* Excerpt
▽

Re: Python Precommit duration pushing 2 hours

2019-11-04 Thread Robert Bradshaw
+1, this seems like a good step with a clear win.

On Mon, Nov 4, 2019 at 12:06 PM Ahmet Altay  wrote:
>
> Python precommits are still timing out on #9925. I am guessing that means 
> this change would not be enough.
>
> I am proposing cutting down the number of test variants we run in precommits. 
> Currently for each version we ran the following variants serially:
> - base: Runs all unit tests with tox
> - Cython: Installs cython and runs all unit tests as base version. The 
> original purpose was to ensure that tests pass with or without cython. There 
> is probably a huge overlap with base. (IIRC only a few coders have different 
> slow vs fast tests.)
> - GCP: Installs GCP dependencies and tests all base + additional gcp specific 
> tests. The original purpose was to ensure that GCP is an optional component 
> and all non-GCP tests still works without GCP components.
>
> We can reduce the list to cython + GCP tests only. This will cover the same 
> group of tests and will check that tests pass with or without cython or GCP 
> dependencies. This could reduce the precommit time by ~30 minutes.
>
> What do you think?
>
> Ahmet
>
>
> On Tue, Oct 29, 2019 at 11:15 AM Robert Bradshaw  wrote:
>>
>> https://github.com/apache/beam/pull/9925
>>
>> On Tue, Oct 29, 2019 at 10:24 AM Udi Meiri  wrote:
>> >
>> > I don't have the bandwidth right now to tackle this. Feel free to take it.

△

* Records shown
▽

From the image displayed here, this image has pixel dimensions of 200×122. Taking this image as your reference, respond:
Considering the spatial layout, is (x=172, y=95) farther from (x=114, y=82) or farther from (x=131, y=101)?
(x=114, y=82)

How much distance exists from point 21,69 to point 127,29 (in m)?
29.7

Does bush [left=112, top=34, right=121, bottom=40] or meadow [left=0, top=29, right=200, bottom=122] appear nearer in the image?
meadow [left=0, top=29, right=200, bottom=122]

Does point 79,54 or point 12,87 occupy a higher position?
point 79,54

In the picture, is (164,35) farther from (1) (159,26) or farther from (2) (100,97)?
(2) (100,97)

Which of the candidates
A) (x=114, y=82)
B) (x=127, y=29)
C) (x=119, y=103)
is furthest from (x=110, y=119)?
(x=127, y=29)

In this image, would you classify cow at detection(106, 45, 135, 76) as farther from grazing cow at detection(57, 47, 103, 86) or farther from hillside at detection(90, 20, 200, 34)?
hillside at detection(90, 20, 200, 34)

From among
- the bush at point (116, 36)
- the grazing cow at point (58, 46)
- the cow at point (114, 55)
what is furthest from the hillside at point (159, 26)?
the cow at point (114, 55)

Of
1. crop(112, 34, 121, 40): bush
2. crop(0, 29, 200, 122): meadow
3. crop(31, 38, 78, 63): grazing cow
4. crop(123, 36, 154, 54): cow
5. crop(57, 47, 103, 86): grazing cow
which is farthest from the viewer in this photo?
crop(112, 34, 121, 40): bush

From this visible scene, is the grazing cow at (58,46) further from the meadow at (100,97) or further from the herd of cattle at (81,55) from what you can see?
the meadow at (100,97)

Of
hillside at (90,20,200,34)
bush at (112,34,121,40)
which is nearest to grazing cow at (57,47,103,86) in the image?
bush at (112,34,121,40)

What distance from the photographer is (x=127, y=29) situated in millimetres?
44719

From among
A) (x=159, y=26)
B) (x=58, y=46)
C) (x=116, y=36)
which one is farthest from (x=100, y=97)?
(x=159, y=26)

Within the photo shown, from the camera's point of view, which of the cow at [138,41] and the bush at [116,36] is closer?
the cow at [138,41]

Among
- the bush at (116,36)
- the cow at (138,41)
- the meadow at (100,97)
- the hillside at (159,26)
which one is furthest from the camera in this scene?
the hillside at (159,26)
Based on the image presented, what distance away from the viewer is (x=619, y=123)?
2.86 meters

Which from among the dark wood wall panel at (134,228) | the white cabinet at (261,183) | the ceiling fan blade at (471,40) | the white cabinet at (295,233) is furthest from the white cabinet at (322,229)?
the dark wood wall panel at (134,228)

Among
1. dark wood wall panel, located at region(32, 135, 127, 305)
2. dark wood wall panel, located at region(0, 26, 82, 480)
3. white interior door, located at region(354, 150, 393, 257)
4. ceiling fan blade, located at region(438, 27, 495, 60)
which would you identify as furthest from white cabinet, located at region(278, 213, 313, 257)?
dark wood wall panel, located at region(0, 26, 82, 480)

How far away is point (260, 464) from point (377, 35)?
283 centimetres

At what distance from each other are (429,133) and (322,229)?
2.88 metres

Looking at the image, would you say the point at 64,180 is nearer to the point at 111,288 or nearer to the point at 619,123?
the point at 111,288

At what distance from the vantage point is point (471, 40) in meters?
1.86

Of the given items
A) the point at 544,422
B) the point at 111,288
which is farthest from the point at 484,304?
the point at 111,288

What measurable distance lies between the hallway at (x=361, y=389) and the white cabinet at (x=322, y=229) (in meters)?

△

* Required work
1. According to the thread about Python precommit duration, roughly how much time could reducing the test variants to Cython and GCP save on each precommit?
2. Write the next part of the mailing-list thread about Python precommit duration, starting from its final quoted line.

* The replies
1. About 30 minutes.

2.
>> >
>> > On Tue, Oct 29, 2019 at 10:16 AM Robert Bradshaw  
>> > wrote:
>> >>
>> >> The Python SDK does as well. These calls are coming from
>> >> to_runner_api, is_stateful_dofn, and validate_stateful_dofn which are
>> >> invoked once per pipene or bundle. They are, however, surprisingly
>> >> expensive. Even memoizing across those three calls should save a
>> >> significant amount of time. Udi, did you want to tackle this?
>> >>
>> >> Looking at the profile, Pipeline.to_runner_api() is being called 30
>> >> times in this test, and [Applied]PTransform.to_fn_api being called
>> >> 3111 times, so that in itself might be interesting to investigate.
>> >>
>> >> On Tue, Oct 29, 2019 at 8:26 AM Robert Burke  wrote:
>> >> >
>> >> > As does the Go SDK. Invokers are memoized and when possible code is 
>> >> > generated to avoid reflection.
>> >> >
>> >> > On Tue, Oct 29, 2019, 6:46 AM Kenneth Knowles  wrote:
>> >> >>
>> >> >> Noting for the benefit of the thread archive in case someone goes 
>> >> >> digging and wonders if this affects other SDKs: the Java SDK memoizes 
>> >> >> DoFnSignatures and generated DoFnInvoker classes.
>> >> >>
>> >> >> Kenn
>> >> >>
>> >> >> On Mon, Oct 28, 2019 at 6:59 PM Udi Meiri  wrote:
>> >> >>>
>> >> >>> Re: #9283 slowing down tests, ideas for slowness:
>> >> >>> 1. I added a lot of test cases, some with locally run pipelines.
>> >> >>> 2. The PR somehow changed how coders are selected, and now we're 
>> >> >>> using less efficient ones.
>> >> >>> 3. New dependency funcsigs is slowing things down? (py2 only)
>> >> >>>
>> >> >>> I ran "pytest -k PipelineAnalyzerTest --profile-svg" on 2.7 and 3.7 
>> >> >>> and got these cool graphs (attached).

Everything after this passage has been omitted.